The Oracle is the living core of the show, a vast bio computer where artificial intelligence and mycelial networks fuse into one entity. It is a multi sensory installation that gives physical form to the speculative dialogue. This central intelligence is framed by other spaces: a Museum of Artefacts holding unique specimens and the visually arresting Bureau of Entanglement. Here, the conceptual becomes visceral. Branches, spider like and sentient, appear to break through the gallery walls, creating a portal that feels both urgent and ancient. This space draws on shamanic and Indigenous worldviews, suggesting that a sustainable future requires reconnecting with forces beyond our current moment.

Crucially, the plausibility of this speculative world is amplified by its handmade nature. The artists offer a space for safe exploration, where the visual language invites a play of the imagination.
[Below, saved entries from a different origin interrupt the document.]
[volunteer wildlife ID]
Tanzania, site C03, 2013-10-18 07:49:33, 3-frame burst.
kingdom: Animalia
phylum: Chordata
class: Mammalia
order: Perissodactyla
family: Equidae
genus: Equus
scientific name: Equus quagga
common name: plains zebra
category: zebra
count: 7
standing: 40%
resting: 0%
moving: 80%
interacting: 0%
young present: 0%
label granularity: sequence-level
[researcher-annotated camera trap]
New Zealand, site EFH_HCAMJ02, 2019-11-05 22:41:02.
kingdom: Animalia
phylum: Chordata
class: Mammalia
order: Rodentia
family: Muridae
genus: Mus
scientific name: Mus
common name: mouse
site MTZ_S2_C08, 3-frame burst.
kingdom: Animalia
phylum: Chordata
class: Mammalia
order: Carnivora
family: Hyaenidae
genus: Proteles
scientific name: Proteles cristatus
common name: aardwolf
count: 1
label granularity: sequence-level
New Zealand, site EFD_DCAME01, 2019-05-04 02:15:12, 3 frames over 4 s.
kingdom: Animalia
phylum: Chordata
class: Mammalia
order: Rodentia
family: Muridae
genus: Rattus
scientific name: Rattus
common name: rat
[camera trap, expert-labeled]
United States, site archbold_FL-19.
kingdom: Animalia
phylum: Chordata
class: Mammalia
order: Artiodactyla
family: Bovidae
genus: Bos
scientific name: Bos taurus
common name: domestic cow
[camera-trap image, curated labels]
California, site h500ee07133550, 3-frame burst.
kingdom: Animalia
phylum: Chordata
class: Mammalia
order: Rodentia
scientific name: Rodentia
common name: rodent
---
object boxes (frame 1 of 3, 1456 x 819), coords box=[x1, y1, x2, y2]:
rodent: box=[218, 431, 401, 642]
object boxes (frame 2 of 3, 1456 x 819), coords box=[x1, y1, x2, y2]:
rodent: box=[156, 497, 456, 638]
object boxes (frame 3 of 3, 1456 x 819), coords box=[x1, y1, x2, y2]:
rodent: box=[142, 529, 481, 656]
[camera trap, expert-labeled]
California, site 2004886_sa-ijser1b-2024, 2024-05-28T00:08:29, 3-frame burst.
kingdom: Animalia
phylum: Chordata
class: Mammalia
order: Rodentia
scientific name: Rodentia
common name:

This is evident in the chalk rendered surfaces of the tapestry, the hand woven textures of the central sculpture, and the cardboard mounted signage that guides you through. This tangible, crafted quality grounds the show’s grand questions in an accessible, almost familiar materiality. It proposes big considerations not through cold technocracy, but through the warmth of made things, asking us to reconsider our place within a living system.

The Guardians of Living Matter lowry

Backed by The Lowry’s Artist Development programme and the Henry Moore Foundation, with crucial support from cultural and academic institutions across Manchester and Salford, the project is a serious civic undertaking. It does not ask for passive viewing. It asks for engaged, critical thought. It asks you to sound out redefined words, to sift through its artefacts, to step into its logic and consider the consequences.

The artists speak of a time for hope. They invoke Pandora’s box, that ancient story of calamity and what remains after. Their answer, murmured through the quiet architecture of the show, is not despair, but neither is it a simple promise. What is left, once the lid is closed, is the fragile, radical possibility of a new pact. A covenant between human care and the deep, patient intelligence of the living world itself, undertaken with eyes wide open to all that could, and will, go differently.

The Guardians of Living Matter is at The Lowry, Pier 8, Salford Quays, M50 3AZ, from 31 January to 29 March 2026. Admission is free.

Gallery hours: Tuesday to Friday 11:00 to 17:00, Saturday and Sunday 10:00 to 17:00. Closed Mondays.